It's rare for homes to be sold at the price on the real estate listing. Buyers will either need to pay more to outbid other buyers in a competitive real estate market or offer to pay less to get a home with little interest off the market. Here are some tips that can help you with negotiation when looking to buy property.
Don't Be Afraid To Make A Low Offer
Once you list a price on a home, there is no going back and offering a lower price. The biggest risk of making a low offer is that the seller will decline and counter at a higher price. It's rare that a seller will counter offer at a price that is higher than their list price, so there is essentially no harm in making a low offer to see what happens.

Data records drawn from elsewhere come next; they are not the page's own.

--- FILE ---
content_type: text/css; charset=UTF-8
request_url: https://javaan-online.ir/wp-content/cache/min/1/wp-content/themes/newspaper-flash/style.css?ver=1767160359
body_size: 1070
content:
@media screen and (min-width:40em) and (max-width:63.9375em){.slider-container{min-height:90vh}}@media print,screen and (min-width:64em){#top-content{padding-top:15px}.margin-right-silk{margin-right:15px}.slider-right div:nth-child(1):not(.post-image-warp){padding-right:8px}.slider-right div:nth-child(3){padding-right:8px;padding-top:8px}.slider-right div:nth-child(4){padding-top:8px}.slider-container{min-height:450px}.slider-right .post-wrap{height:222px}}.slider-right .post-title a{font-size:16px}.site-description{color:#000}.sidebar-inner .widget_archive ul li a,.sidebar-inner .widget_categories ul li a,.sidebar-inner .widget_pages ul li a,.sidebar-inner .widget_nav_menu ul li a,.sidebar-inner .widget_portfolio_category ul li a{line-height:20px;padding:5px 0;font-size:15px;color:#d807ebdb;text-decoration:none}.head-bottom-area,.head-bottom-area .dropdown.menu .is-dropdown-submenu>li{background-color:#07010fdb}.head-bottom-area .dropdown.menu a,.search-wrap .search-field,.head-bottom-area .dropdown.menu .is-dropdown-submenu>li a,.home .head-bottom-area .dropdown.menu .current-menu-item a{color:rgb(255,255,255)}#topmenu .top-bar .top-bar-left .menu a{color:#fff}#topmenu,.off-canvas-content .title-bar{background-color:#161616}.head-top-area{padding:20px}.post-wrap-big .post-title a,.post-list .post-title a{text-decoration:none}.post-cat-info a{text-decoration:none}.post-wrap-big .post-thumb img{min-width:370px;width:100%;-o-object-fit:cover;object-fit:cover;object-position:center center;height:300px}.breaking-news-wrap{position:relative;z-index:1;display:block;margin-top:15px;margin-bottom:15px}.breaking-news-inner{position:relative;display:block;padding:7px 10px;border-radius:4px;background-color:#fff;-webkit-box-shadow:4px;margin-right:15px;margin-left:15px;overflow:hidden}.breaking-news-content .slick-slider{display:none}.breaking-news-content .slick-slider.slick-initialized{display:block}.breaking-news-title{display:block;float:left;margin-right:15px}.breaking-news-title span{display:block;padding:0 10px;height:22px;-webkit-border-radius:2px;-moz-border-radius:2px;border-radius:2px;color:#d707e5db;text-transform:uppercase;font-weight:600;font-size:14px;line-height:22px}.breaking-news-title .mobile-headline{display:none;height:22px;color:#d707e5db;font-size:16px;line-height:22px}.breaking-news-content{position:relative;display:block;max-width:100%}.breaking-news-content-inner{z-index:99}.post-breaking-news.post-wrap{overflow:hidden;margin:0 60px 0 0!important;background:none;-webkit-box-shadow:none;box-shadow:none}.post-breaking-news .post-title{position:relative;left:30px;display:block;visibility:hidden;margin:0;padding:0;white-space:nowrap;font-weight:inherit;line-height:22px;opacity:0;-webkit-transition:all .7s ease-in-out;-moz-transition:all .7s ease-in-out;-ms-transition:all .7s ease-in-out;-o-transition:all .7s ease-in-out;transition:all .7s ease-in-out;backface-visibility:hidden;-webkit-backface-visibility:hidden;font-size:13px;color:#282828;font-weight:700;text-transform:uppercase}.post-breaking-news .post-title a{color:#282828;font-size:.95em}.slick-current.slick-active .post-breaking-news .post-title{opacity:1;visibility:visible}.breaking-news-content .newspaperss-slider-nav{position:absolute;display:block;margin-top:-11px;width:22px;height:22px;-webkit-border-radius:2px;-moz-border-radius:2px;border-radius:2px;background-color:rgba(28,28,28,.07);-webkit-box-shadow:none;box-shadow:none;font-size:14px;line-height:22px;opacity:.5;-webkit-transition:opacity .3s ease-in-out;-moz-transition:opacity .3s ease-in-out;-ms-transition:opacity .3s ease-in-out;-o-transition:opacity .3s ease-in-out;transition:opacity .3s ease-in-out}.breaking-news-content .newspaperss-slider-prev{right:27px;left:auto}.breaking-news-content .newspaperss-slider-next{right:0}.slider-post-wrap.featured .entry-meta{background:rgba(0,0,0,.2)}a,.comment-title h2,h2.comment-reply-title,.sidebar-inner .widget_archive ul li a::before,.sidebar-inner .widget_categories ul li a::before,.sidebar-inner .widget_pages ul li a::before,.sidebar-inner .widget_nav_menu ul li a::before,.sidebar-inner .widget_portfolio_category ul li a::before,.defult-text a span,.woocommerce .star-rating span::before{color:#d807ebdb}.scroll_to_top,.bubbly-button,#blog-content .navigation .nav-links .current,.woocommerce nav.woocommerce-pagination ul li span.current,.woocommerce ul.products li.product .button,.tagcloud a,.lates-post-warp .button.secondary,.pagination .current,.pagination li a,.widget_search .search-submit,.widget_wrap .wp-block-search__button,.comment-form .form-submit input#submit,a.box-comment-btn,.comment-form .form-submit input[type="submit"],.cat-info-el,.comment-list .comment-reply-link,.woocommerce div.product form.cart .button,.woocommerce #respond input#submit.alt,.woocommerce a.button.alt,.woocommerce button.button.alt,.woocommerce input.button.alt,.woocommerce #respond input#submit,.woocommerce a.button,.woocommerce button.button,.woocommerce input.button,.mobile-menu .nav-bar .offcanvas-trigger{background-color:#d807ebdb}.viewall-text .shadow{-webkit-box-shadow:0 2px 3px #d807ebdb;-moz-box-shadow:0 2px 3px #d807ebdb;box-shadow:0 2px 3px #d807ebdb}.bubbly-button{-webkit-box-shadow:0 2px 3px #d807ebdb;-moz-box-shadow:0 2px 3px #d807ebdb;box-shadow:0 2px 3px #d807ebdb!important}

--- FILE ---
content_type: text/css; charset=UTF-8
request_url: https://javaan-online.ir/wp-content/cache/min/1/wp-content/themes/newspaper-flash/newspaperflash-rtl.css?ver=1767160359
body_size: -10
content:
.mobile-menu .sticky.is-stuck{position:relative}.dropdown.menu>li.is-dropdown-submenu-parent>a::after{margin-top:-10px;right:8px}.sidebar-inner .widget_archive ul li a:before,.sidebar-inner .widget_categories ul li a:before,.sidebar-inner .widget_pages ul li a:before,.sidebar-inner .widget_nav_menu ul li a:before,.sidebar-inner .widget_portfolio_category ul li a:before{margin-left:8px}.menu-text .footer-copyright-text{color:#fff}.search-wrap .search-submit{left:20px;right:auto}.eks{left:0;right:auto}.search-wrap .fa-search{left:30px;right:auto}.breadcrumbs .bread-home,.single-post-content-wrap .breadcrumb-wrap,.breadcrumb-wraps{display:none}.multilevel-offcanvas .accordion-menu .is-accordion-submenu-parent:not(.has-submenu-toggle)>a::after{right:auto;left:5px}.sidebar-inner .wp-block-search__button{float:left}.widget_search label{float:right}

Perform A Comparative Market Analysis
Your real estate agent can help you perform a comparative market analysis of the home you are interested in to find out what is a fair offer. They will look at similar homes in the area that have sold within the past few years, which give you an idea of what the market price is. You can present this information to the seller along with your offer, which may help convince them that your offer is the right and that their list price is too high.
Use Public Records to Your Advantage
Another way a real estate agent can help you is to pull public records about the home that you want. This can help give you an idea about why the owner of the home is selling, and if it will affect what kind of offer they will accept. For example, you may discover that the home is being sold for much less than what it was purchased for, if the home is under foreclosure, if the seller is divorced, or if the seller has already purchased a new home.
Realize There Is Room For Negotiation later
You will agree on an initial sale price for the house, but there will be room to negotiate later on. Once you have the home inspection done, you can counter with additional demands that will give you a better deal. Some of this negotiation may not result in a lower sale price on the home but could instead result in getting money as a credit towards your closing costs. For example, if you discover that there is a problem that needs to be repaired, that money can be given at closing to make up for the cost you'll eventually have to pay.